→ O que se pede
Responda, por favor, a estas perguntas sobre o trecho, numerando as respostas da mesma forma:
1. Que animais representam as duas peças de bronze leiloadas?
2. De onde as peças foram roubadas em 1860?
3. Que condições o Sr. Bergé pôs para dar os objetos à China?

→ Trecho
Hoje, quarta-feira, está sendo leiloado em Paris duas peças da coleção de Yves Saint Laurent: uma cabeça de rato, outra de coelho, ambas de bronze. O grande detalhe dessas duas peças é que não são francesas nem tem qualquer ligação com a Europa a não ser uma: foi roubada em 1860 da fonte zodiacal do Palácio de Verão em Beijing pelas tropas francesas e inglesas.

Ao colocar em leilão tais peças de valor histórico e cultural a empresa de Yves Saint Laurent e seu parceiro, Pierre Bergé, colocam a prova sua (falta de) conhecimento de história, pouco apego ao bom senso que deveria permear as relações humanas e ofendem o povo chinês.

Nos anos que precederam o saque desse e de outros objetos as potências coloniais da época, leia-se principalmente França e o Reino, queriam entrar nesse mercado desconhecido chamado China. Tentaram tanto que entraram com os dois pés no país: saqueando, roubando e queimando tudo por onde passavam.

Em 1860 acabava a 2ª Guerra do Ópio (sendo a 1ª entre 1839 e 42), maneira muito bacana com que os "gentlemans" ingleses tentaram invadir a China. Dois anos antes a corte chinesa havia assinado um tratado autorizando a abertura de embaixadas estrangeiras no país e depois voltaram atrás. Para "convencer" a Corte Imperial a abrir suas portas eles fizeram barbaridades em Beijing e arredores e roubaram, entre outras coisas, a peças que serão leiloadas hoje.


O que uma coisa tem a ver com outra?
Quando a China tentou impedir que esses objetos fossem leiloados a justiça francesa rejeitou o pedido. Realmente "surpreendente" mas, para mim, a pergunta que tem de ser feita é: a justiça francesa tem competência e autoridade para julgar isso? Não deveria ser julgado por outros como, vamos dizer, ONU?

Pois bem, o cultíssimo Sr. Bergé disse que daria esses objetos para a China sem problemas. Para isso bastava que Dalai Lama voltasse ao Tibete, e que o governo chinês respeitasse os direitos humanos no país. Eu particulamente apoio as duas coisas, mas o que tem a ver isso?

Não há dúvidas sobre o comportamento de Beijing sobre esses dois assuntos, de 10 pessoas 11 vão dizer que as duas coisas serão mais do que justas. Porém eu repito, o que tem a ver?

Será que essa empresa, e esse Sr. Bergé tem noção da dor que os chineses devem sentir? Será que acham justo guerras como as do Ópio? Colocam o dinheiro como a "pedra de gênesis" a ser alcançada na vida? Esses senhores já leram algum livro de história, valorizam a história do próprio país? Vale a pena leiloar essas peças, sob qualquer ângulo que fóssemos analisar essa questão?

→ Dados fornecidos
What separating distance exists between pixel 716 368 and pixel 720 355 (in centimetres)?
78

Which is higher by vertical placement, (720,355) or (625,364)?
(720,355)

→ Resposta
1. Um rato e um coelho.
2. Da fonte zodiacal do Palácio de Verão, em Beijing.
3. Que o Dalai Lama voltasse ao Tibete e que o governo chinês respeitasse os direitos humanos no país.